The field of biostatistics encompasses the methodology and theory of statistics as applied to the life and biomedical sciences. Biostatisticians are specialists in the evaluation of data as scientific evidence. They understand the construct of data and provide the mathematical framework to generalize the clinical findings. Their expertise includes the design and conduct of experiments, the mode and manner in which data are collected, the analysis of data, and the interpretation of results.
Biostatistics, epidemiology, and evidence-based medicine are closely related disciplines. Epidemiology is defined as the study of disease within populations; epidemiology provides robust quantitative evidence (data) for the practice of evidence-based health care. Biostatistics is simply the set of tools that are used to analyze and understand this data.
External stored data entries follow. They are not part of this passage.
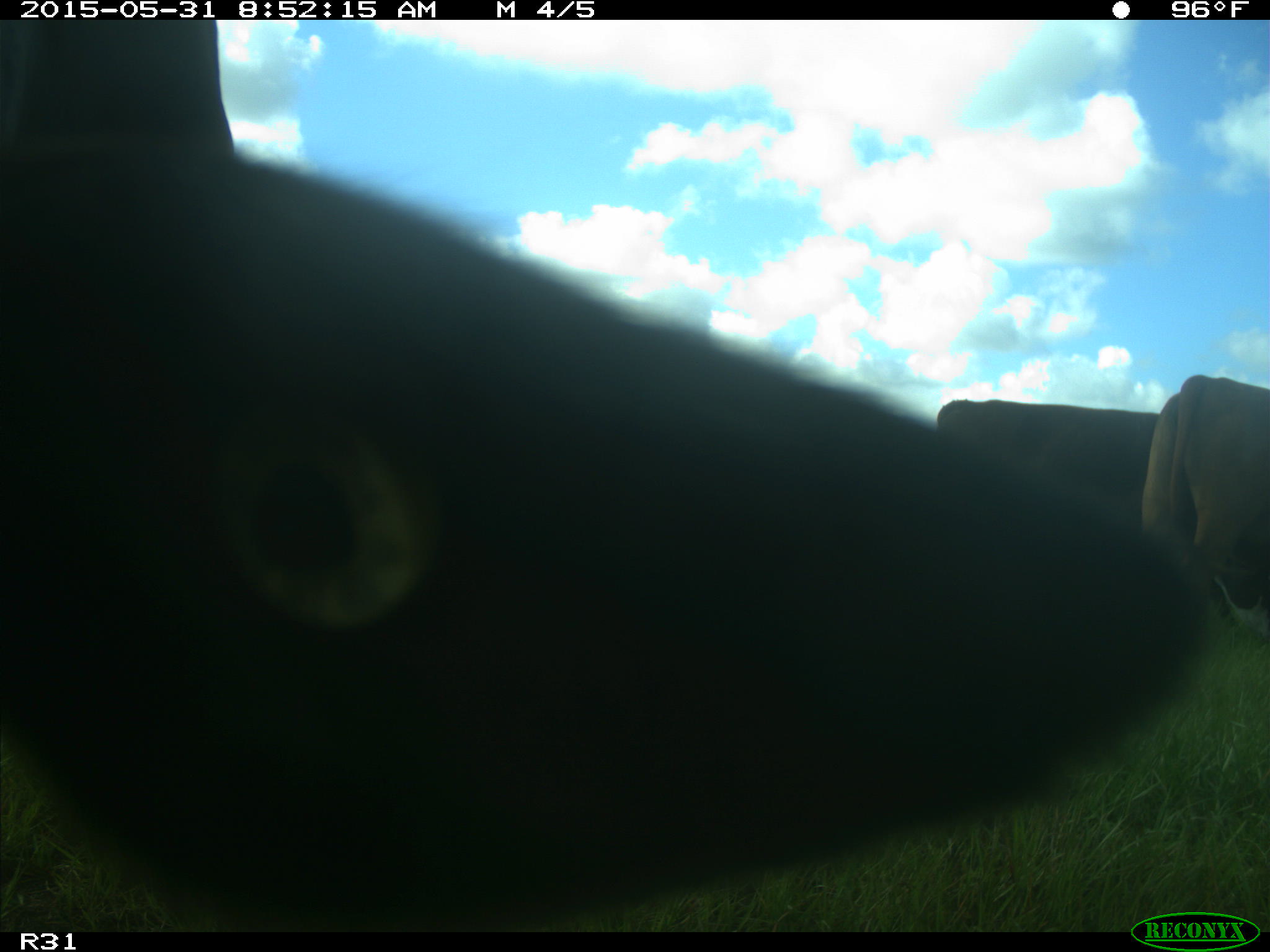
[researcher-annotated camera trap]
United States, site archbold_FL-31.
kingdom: Animalia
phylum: Chordata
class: Mammalia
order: Artiodactyla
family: Bovidae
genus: Bos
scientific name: Bos taurus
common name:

Population, sampling, analysis
In biomedical studies, research questions will describe or define the specific population that is being studied. The population being studied is called the target population. The target population should be a well-defined population in order to collect representative data that can be used to gather data pertaining to the research question. Finding the actual answer to a research question requires that the entire target population be observed, which is usually impossible. Further, since it is generally impractical to observe an entire population, biomedical researchers will examine a subset of the population. A subset of the population is a sample, and may provide data but may not definitively answer the research question. Complete information on a target population is required to answer a clinical question; since a sample is a subset of a population, it provides generalizable information about the problem. For this reason, statistics is often referred to as "the science of describing populations in the presence of uncertainty."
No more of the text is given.